The vLLM Hardware Plugin for Intel® Gaudi® integrates Intel® Gaudi® AI accelerators with vLLM to optimize large language model inference. It follows the [RFC]: Hardware pluggable and [RFC]: Enhancing vLLM Plugin Architecture principles, providing a modular interface for Intel® Gaudi® hardware. For more information, see the Plugin System document.

Getting Started

  1. Set up your execution environment. Additionally, to achieve the best performance on HPU, follow the methods outlined in the Optimizing Training Platform Guide.

  2. Get the last verified vLLM commit. While vLLM Hardware Plugin for Intel® Gaudi® follows the latest vLLM commits, upstream API updates may introduce compatibility issues. The saved commit has been thoroughly validated.

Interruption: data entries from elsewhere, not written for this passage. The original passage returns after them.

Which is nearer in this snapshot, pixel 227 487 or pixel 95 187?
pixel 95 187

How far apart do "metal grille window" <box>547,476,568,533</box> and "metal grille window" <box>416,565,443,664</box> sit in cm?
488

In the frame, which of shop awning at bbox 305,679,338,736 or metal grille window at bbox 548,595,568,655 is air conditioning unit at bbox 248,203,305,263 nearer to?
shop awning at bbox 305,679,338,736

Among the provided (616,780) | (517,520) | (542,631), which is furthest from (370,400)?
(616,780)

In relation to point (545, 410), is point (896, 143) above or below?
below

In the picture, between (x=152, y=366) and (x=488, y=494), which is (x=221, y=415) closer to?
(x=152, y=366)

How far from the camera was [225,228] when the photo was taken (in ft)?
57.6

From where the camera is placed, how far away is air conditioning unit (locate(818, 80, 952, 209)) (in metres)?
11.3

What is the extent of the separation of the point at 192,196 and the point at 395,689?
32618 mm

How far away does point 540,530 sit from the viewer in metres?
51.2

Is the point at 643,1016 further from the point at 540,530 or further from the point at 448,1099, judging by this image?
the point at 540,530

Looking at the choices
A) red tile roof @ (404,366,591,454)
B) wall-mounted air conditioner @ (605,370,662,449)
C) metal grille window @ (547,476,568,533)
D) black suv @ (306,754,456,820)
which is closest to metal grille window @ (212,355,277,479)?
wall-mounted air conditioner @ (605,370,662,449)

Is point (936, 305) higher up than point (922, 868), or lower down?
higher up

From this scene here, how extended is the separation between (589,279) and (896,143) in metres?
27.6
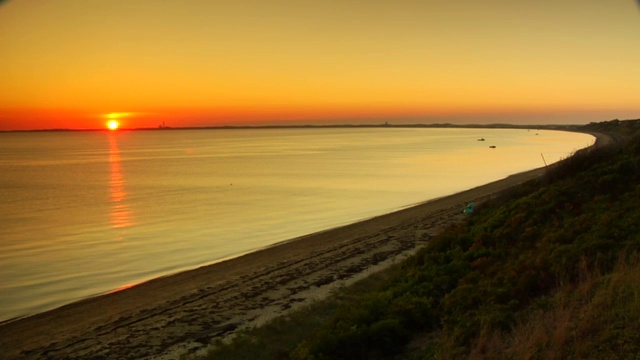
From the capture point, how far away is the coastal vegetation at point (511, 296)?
20.5ft

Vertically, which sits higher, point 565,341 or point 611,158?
point 611,158

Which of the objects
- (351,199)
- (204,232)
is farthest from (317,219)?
(351,199)

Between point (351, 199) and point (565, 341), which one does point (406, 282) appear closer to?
point (565, 341)

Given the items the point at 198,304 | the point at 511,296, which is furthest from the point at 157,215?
the point at 511,296

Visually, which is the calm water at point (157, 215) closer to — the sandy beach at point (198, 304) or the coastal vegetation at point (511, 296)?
the sandy beach at point (198, 304)

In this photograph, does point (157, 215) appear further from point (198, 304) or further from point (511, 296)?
point (511, 296)

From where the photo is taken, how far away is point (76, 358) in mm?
10961

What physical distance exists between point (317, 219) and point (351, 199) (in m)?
9.50

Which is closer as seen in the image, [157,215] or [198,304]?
[198,304]

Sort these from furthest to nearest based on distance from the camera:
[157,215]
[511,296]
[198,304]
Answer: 1. [157,215]
2. [198,304]
3. [511,296]

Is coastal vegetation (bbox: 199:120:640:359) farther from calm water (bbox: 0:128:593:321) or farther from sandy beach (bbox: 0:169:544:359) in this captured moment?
calm water (bbox: 0:128:593:321)

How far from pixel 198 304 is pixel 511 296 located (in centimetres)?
859

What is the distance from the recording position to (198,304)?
552 inches

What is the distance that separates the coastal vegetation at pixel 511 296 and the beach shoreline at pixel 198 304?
1254 mm
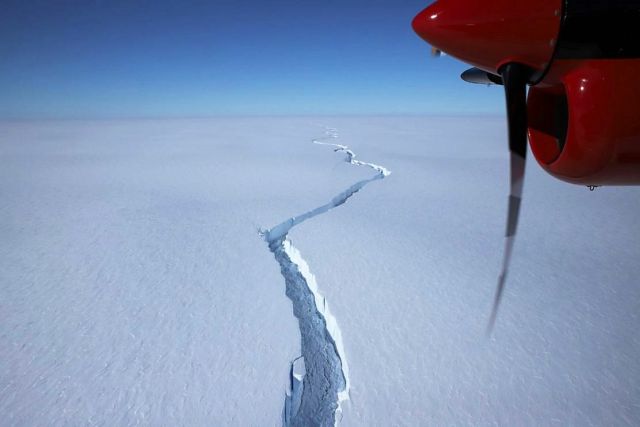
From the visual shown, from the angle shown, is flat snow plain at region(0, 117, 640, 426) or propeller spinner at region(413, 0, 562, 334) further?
flat snow plain at region(0, 117, 640, 426)

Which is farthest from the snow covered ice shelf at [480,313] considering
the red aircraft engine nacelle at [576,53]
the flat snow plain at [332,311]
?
the red aircraft engine nacelle at [576,53]

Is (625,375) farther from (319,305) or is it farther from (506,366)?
(319,305)

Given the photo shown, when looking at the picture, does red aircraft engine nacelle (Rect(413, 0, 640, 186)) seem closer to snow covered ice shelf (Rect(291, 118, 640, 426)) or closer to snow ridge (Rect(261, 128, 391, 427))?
snow covered ice shelf (Rect(291, 118, 640, 426))

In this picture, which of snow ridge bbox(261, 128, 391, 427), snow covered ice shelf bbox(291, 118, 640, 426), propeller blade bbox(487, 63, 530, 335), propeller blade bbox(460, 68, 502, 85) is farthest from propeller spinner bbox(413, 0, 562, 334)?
snow ridge bbox(261, 128, 391, 427)

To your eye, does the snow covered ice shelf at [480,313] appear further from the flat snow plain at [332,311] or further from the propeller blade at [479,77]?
the propeller blade at [479,77]

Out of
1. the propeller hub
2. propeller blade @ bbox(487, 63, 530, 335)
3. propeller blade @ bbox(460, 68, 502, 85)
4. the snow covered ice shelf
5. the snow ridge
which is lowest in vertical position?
the snow ridge

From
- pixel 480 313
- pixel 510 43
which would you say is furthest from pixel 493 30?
pixel 480 313
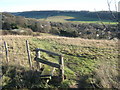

    git clone https://github.com/vllm-project/vllm-gaudi
    cd vllm-gaudi
    export VLLM_COMMIT_HASH=$(git show "origin/vllm/last-good-commit-for-vllm-gaudi:VLLM_STABLE_COMMIT" 2>/dev/null)
    cd ..
  3. Install vLLM using pip or build it from source:

    # Build vLLM from source for empty platform, reusing existing torch installation
    git clone https://github.com/vllm-project/vllm
    cd vllm
    git checkout $VLLM_COMMIT_HASH
    pip install -r <(sed '/^torch/d' requirements/build/cuda.txt)
    VLLM_TARGET_DEVICE=empty pip install --no-build-isolation -e .
    cd ..
  4. Install vLLM Hardware Plugin for Intel® Gaudi® from source:

    cd vllm-gaudi
    pip install -e .
    cd ..
  5. Install torchaudio (required by some upstream vLLM models such as QWEN3_5). Use the CPU wheel with --no-deps to avoid pulling a conflicting CUDA torch:

    pip install --no-deps torchaudio --extra-index-url https://download.pytorch.org/whl/cpu

    To see all the available installation methods, such as NIXL, see the Installation guide.

Contributing

We welcome and value any contributions and collaborations.

Contact Us

  • For technical questions and feature requests, please use GitHub Issues.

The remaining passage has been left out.